▶ [BRANO DA LEGGERE]
-*-*-

Ebreo-russo per nascita, poi italiano in America, incontrò la moglie, l’americana Elizabeth Bogert, a una festa di Truman Capote.
Sullo sfondo del loro matrimonio le grandi vicende dell’epoca di Sergio D’Amaro
Misha ed Elizabeth Stille
con la figlia, Lucy.
1952 circa
Condotto dal suo destino verso l’America tanto desiderata, sedotto dalla sua cultura, felice cittadino del mondo in un mondo in radicale trasformazione. Ugo Stille, a conoscerlo più in profondità, riassume percorsi emblematici, diventati amaramente drammatici con le guerre e le dittature della prima metà del Novecento. Ci sbatte contro per via della sua generazione, che avendo per data di nascita il 1919 è costretta a saldare i conti con la storia comunicando e interpretando molti cambiamenti. Lo fa per quasi un cinquantennio dalla tribuna del Corriere della Sera, stando fisicamente lontano un oceano Atlantico, nell’ombelico del mondo che è New York.

-*-*-

▶ [VOCI FORNITE]
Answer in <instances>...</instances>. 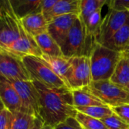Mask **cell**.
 <instances>
[{
	"mask_svg": "<svg viewBox=\"0 0 129 129\" xmlns=\"http://www.w3.org/2000/svg\"><path fill=\"white\" fill-rule=\"evenodd\" d=\"M40 96V118L44 126L54 127L70 117H75L76 110L72 91L69 88H52L32 80Z\"/></svg>",
	"mask_w": 129,
	"mask_h": 129,
	"instance_id": "1",
	"label": "cell"
},
{
	"mask_svg": "<svg viewBox=\"0 0 129 129\" xmlns=\"http://www.w3.org/2000/svg\"><path fill=\"white\" fill-rule=\"evenodd\" d=\"M121 57V52L97 43L90 56L93 81L109 80Z\"/></svg>",
	"mask_w": 129,
	"mask_h": 129,
	"instance_id": "2",
	"label": "cell"
},
{
	"mask_svg": "<svg viewBox=\"0 0 129 129\" xmlns=\"http://www.w3.org/2000/svg\"><path fill=\"white\" fill-rule=\"evenodd\" d=\"M22 60L32 80L52 88H69L64 81L41 58L28 55Z\"/></svg>",
	"mask_w": 129,
	"mask_h": 129,
	"instance_id": "3",
	"label": "cell"
},
{
	"mask_svg": "<svg viewBox=\"0 0 129 129\" xmlns=\"http://www.w3.org/2000/svg\"><path fill=\"white\" fill-rule=\"evenodd\" d=\"M87 87L94 96L110 108L129 104V92L110 80L92 81Z\"/></svg>",
	"mask_w": 129,
	"mask_h": 129,
	"instance_id": "4",
	"label": "cell"
},
{
	"mask_svg": "<svg viewBox=\"0 0 129 129\" xmlns=\"http://www.w3.org/2000/svg\"><path fill=\"white\" fill-rule=\"evenodd\" d=\"M70 67L64 81L71 90H78L89 86L93 80L90 58L86 56L69 58Z\"/></svg>",
	"mask_w": 129,
	"mask_h": 129,
	"instance_id": "5",
	"label": "cell"
},
{
	"mask_svg": "<svg viewBox=\"0 0 129 129\" xmlns=\"http://www.w3.org/2000/svg\"><path fill=\"white\" fill-rule=\"evenodd\" d=\"M60 47L63 56L66 58L81 56L89 58L86 45L85 29L79 17L70 29Z\"/></svg>",
	"mask_w": 129,
	"mask_h": 129,
	"instance_id": "6",
	"label": "cell"
},
{
	"mask_svg": "<svg viewBox=\"0 0 129 129\" xmlns=\"http://www.w3.org/2000/svg\"><path fill=\"white\" fill-rule=\"evenodd\" d=\"M21 28L20 19L12 12L0 7V49L9 50L20 38Z\"/></svg>",
	"mask_w": 129,
	"mask_h": 129,
	"instance_id": "7",
	"label": "cell"
},
{
	"mask_svg": "<svg viewBox=\"0 0 129 129\" xmlns=\"http://www.w3.org/2000/svg\"><path fill=\"white\" fill-rule=\"evenodd\" d=\"M0 76L9 81H32L22 58L0 49Z\"/></svg>",
	"mask_w": 129,
	"mask_h": 129,
	"instance_id": "8",
	"label": "cell"
},
{
	"mask_svg": "<svg viewBox=\"0 0 129 129\" xmlns=\"http://www.w3.org/2000/svg\"><path fill=\"white\" fill-rule=\"evenodd\" d=\"M9 81L18 93L25 112L40 118V96L33 81Z\"/></svg>",
	"mask_w": 129,
	"mask_h": 129,
	"instance_id": "9",
	"label": "cell"
},
{
	"mask_svg": "<svg viewBox=\"0 0 129 129\" xmlns=\"http://www.w3.org/2000/svg\"><path fill=\"white\" fill-rule=\"evenodd\" d=\"M128 21V11L121 12L109 9L107 14L102 20L100 34L97 37V43L103 45Z\"/></svg>",
	"mask_w": 129,
	"mask_h": 129,
	"instance_id": "10",
	"label": "cell"
},
{
	"mask_svg": "<svg viewBox=\"0 0 129 129\" xmlns=\"http://www.w3.org/2000/svg\"><path fill=\"white\" fill-rule=\"evenodd\" d=\"M78 18V15L72 14L53 18L48 24V34L61 46Z\"/></svg>",
	"mask_w": 129,
	"mask_h": 129,
	"instance_id": "11",
	"label": "cell"
},
{
	"mask_svg": "<svg viewBox=\"0 0 129 129\" xmlns=\"http://www.w3.org/2000/svg\"><path fill=\"white\" fill-rule=\"evenodd\" d=\"M7 51L21 58L28 55L40 58L43 55L34 37L27 34L23 27L21 28L20 38Z\"/></svg>",
	"mask_w": 129,
	"mask_h": 129,
	"instance_id": "12",
	"label": "cell"
},
{
	"mask_svg": "<svg viewBox=\"0 0 129 129\" xmlns=\"http://www.w3.org/2000/svg\"><path fill=\"white\" fill-rule=\"evenodd\" d=\"M0 100L5 108L12 113L25 112L18 93L12 84L6 78L0 76Z\"/></svg>",
	"mask_w": 129,
	"mask_h": 129,
	"instance_id": "13",
	"label": "cell"
},
{
	"mask_svg": "<svg viewBox=\"0 0 129 129\" xmlns=\"http://www.w3.org/2000/svg\"><path fill=\"white\" fill-rule=\"evenodd\" d=\"M20 21L24 30L34 37L47 32L49 23L41 11L30 13L21 18Z\"/></svg>",
	"mask_w": 129,
	"mask_h": 129,
	"instance_id": "14",
	"label": "cell"
},
{
	"mask_svg": "<svg viewBox=\"0 0 129 129\" xmlns=\"http://www.w3.org/2000/svg\"><path fill=\"white\" fill-rule=\"evenodd\" d=\"M81 0H60L48 13L44 15L48 23L53 18L66 15L80 14Z\"/></svg>",
	"mask_w": 129,
	"mask_h": 129,
	"instance_id": "15",
	"label": "cell"
},
{
	"mask_svg": "<svg viewBox=\"0 0 129 129\" xmlns=\"http://www.w3.org/2000/svg\"><path fill=\"white\" fill-rule=\"evenodd\" d=\"M103 46L112 50L123 52L129 46V21Z\"/></svg>",
	"mask_w": 129,
	"mask_h": 129,
	"instance_id": "16",
	"label": "cell"
},
{
	"mask_svg": "<svg viewBox=\"0 0 129 129\" xmlns=\"http://www.w3.org/2000/svg\"><path fill=\"white\" fill-rule=\"evenodd\" d=\"M34 39L40 49L41 50L43 55H46L48 56H58V57L63 56L60 46L48 34V32L41 34L35 37Z\"/></svg>",
	"mask_w": 129,
	"mask_h": 129,
	"instance_id": "17",
	"label": "cell"
},
{
	"mask_svg": "<svg viewBox=\"0 0 129 129\" xmlns=\"http://www.w3.org/2000/svg\"><path fill=\"white\" fill-rule=\"evenodd\" d=\"M73 95V102L75 107L106 106L99 98L94 96L87 87L72 90Z\"/></svg>",
	"mask_w": 129,
	"mask_h": 129,
	"instance_id": "18",
	"label": "cell"
},
{
	"mask_svg": "<svg viewBox=\"0 0 129 129\" xmlns=\"http://www.w3.org/2000/svg\"><path fill=\"white\" fill-rule=\"evenodd\" d=\"M43 0H13L12 12L19 18L40 11Z\"/></svg>",
	"mask_w": 129,
	"mask_h": 129,
	"instance_id": "19",
	"label": "cell"
},
{
	"mask_svg": "<svg viewBox=\"0 0 129 129\" xmlns=\"http://www.w3.org/2000/svg\"><path fill=\"white\" fill-rule=\"evenodd\" d=\"M109 80L124 88L129 83V58L121 57Z\"/></svg>",
	"mask_w": 129,
	"mask_h": 129,
	"instance_id": "20",
	"label": "cell"
},
{
	"mask_svg": "<svg viewBox=\"0 0 129 129\" xmlns=\"http://www.w3.org/2000/svg\"><path fill=\"white\" fill-rule=\"evenodd\" d=\"M40 58L43 59L53 69V71L64 81V77L70 67L69 58H66L63 56H48L46 55H43Z\"/></svg>",
	"mask_w": 129,
	"mask_h": 129,
	"instance_id": "21",
	"label": "cell"
},
{
	"mask_svg": "<svg viewBox=\"0 0 129 129\" xmlns=\"http://www.w3.org/2000/svg\"><path fill=\"white\" fill-rule=\"evenodd\" d=\"M78 112L84 113L87 115L91 116L97 119H103L110 116L114 113L112 109L107 106H84L75 107Z\"/></svg>",
	"mask_w": 129,
	"mask_h": 129,
	"instance_id": "22",
	"label": "cell"
},
{
	"mask_svg": "<svg viewBox=\"0 0 129 129\" xmlns=\"http://www.w3.org/2000/svg\"><path fill=\"white\" fill-rule=\"evenodd\" d=\"M36 118L34 115L24 112L13 113L12 129H30Z\"/></svg>",
	"mask_w": 129,
	"mask_h": 129,
	"instance_id": "23",
	"label": "cell"
},
{
	"mask_svg": "<svg viewBox=\"0 0 129 129\" xmlns=\"http://www.w3.org/2000/svg\"><path fill=\"white\" fill-rule=\"evenodd\" d=\"M99 8L102 7L100 6L96 0H81L80 14L78 17L84 25Z\"/></svg>",
	"mask_w": 129,
	"mask_h": 129,
	"instance_id": "24",
	"label": "cell"
},
{
	"mask_svg": "<svg viewBox=\"0 0 129 129\" xmlns=\"http://www.w3.org/2000/svg\"><path fill=\"white\" fill-rule=\"evenodd\" d=\"M75 118L84 129H107L101 120L87 115L80 112H77Z\"/></svg>",
	"mask_w": 129,
	"mask_h": 129,
	"instance_id": "25",
	"label": "cell"
},
{
	"mask_svg": "<svg viewBox=\"0 0 129 129\" xmlns=\"http://www.w3.org/2000/svg\"><path fill=\"white\" fill-rule=\"evenodd\" d=\"M107 129H128L129 124L115 112L105 118L101 119Z\"/></svg>",
	"mask_w": 129,
	"mask_h": 129,
	"instance_id": "26",
	"label": "cell"
},
{
	"mask_svg": "<svg viewBox=\"0 0 129 129\" xmlns=\"http://www.w3.org/2000/svg\"><path fill=\"white\" fill-rule=\"evenodd\" d=\"M13 113L6 109L0 112V129H12Z\"/></svg>",
	"mask_w": 129,
	"mask_h": 129,
	"instance_id": "27",
	"label": "cell"
},
{
	"mask_svg": "<svg viewBox=\"0 0 129 129\" xmlns=\"http://www.w3.org/2000/svg\"><path fill=\"white\" fill-rule=\"evenodd\" d=\"M52 129H84L75 117H70L59 123Z\"/></svg>",
	"mask_w": 129,
	"mask_h": 129,
	"instance_id": "28",
	"label": "cell"
},
{
	"mask_svg": "<svg viewBox=\"0 0 129 129\" xmlns=\"http://www.w3.org/2000/svg\"><path fill=\"white\" fill-rule=\"evenodd\" d=\"M106 6L108 9L129 12V0H108Z\"/></svg>",
	"mask_w": 129,
	"mask_h": 129,
	"instance_id": "29",
	"label": "cell"
},
{
	"mask_svg": "<svg viewBox=\"0 0 129 129\" xmlns=\"http://www.w3.org/2000/svg\"><path fill=\"white\" fill-rule=\"evenodd\" d=\"M112 111L121 117L125 122L129 124V104H124L116 107L111 108Z\"/></svg>",
	"mask_w": 129,
	"mask_h": 129,
	"instance_id": "30",
	"label": "cell"
},
{
	"mask_svg": "<svg viewBox=\"0 0 129 129\" xmlns=\"http://www.w3.org/2000/svg\"><path fill=\"white\" fill-rule=\"evenodd\" d=\"M58 1L60 0H43L40 11L43 13V15H46Z\"/></svg>",
	"mask_w": 129,
	"mask_h": 129,
	"instance_id": "31",
	"label": "cell"
},
{
	"mask_svg": "<svg viewBox=\"0 0 129 129\" xmlns=\"http://www.w3.org/2000/svg\"><path fill=\"white\" fill-rule=\"evenodd\" d=\"M12 2L13 0H0V7L12 12Z\"/></svg>",
	"mask_w": 129,
	"mask_h": 129,
	"instance_id": "32",
	"label": "cell"
},
{
	"mask_svg": "<svg viewBox=\"0 0 129 129\" xmlns=\"http://www.w3.org/2000/svg\"><path fill=\"white\" fill-rule=\"evenodd\" d=\"M44 126L43 121L40 118H37L33 124V125L30 127V129H41Z\"/></svg>",
	"mask_w": 129,
	"mask_h": 129,
	"instance_id": "33",
	"label": "cell"
},
{
	"mask_svg": "<svg viewBox=\"0 0 129 129\" xmlns=\"http://www.w3.org/2000/svg\"><path fill=\"white\" fill-rule=\"evenodd\" d=\"M96 2L98 3V4L100 5V6L103 8L105 5H106L108 0H96Z\"/></svg>",
	"mask_w": 129,
	"mask_h": 129,
	"instance_id": "34",
	"label": "cell"
},
{
	"mask_svg": "<svg viewBox=\"0 0 129 129\" xmlns=\"http://www.w3.org/2000/svg\"><path fill=\"white\" fill-rule=\"evenodd\" d=\"M121 53H122V56L129 58V46H128L123 52H121Z\"/></svg>",
	"mask_w": 129,
	"mask_h": 129,
	"instance_id": "35",
	"label": "cell"
},
{
	"mask_svg": "<svg viewBox=\"0 0 129 129\" xmlns=\"http://www.w3.org/2000/svg\"><path fill=\"white\" fill-rule=\"evenodd\" d=\"M4 109H6V108H5V106H4V105H3V102L1 101V100H0V112H1V111H3Z\"/></svg>",
	"mask_w": 129,
	"mask_h": 129,
	"instance_id": "36",
	"label": "cell"
},
{
	"mask_svg": "<svg viewBox=\"0 0 129 129\" xmlns=\"http://www.w3.org/2000/svg\"><path fill=\"white\" fill-rule=\"evenodd\" d=\"M41 129H52V127H50L49 126H43Z\"/></svg>",
	"mask_w": 129,
	"mask_h": 129,
	"instance_id": "37",
	"label": "cell"
},
{
	"mask_svg": "<svg viewBox=\"0 0 129 129\" xmlns=\"http://www.w3.org/2000/svg\"><path fill=\"white\" fill-rule=\"evenodd\" d=\"M124 88H125V89H126V90H127V91L129 92V83L127 84V86H126V87H125Z\"/></svg>",
	"mask_w": 129,
	"mask_h": 129,
	"instance_id": "38",
	"label": "cell"
},
{
	"mask_svg": "<svg viewBox=\"0 0 129 129\" xmlns=\"http://www.w3.org/2000/svg\"><path fill=\"white\" fill-rule=\"evenodd\" d=\"M128 129H129V128H128Z\"/></svg>",
	"mask_w": 129,
	"mask_h": 129,
	"instance_id": "39",
	"label": "cell"
}]
</instances>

-*-*-

▶ [COMPITI DA SVOLGERE]
[1] Elenca tutti i luoghi geografici nominati nel brano su Ugo Stille, riportando ciascuno una sola volta.
[2] Trascrivi fedelmente dal brano su Ugo Stille il passo che comincia con "Ebreo-russo per nascita, poi" e prosegue fino a "la figlia, Lucy.".

▶ [RISPOSTE PER COMPITO]
[1]
America
oceano Atlantico
New York

[2]
Ebreo-russo per nascita, poi italiano in America, incontrò la moglie, l’americana Elizabeth Bogert, a una festa di Truman Capote.
Sullo sfondo del loro matrimonio le grandi vicende dell’epoca di Sergio D’Amaro
Misha ed Elizabeth Stille
con la figlia, Lucy.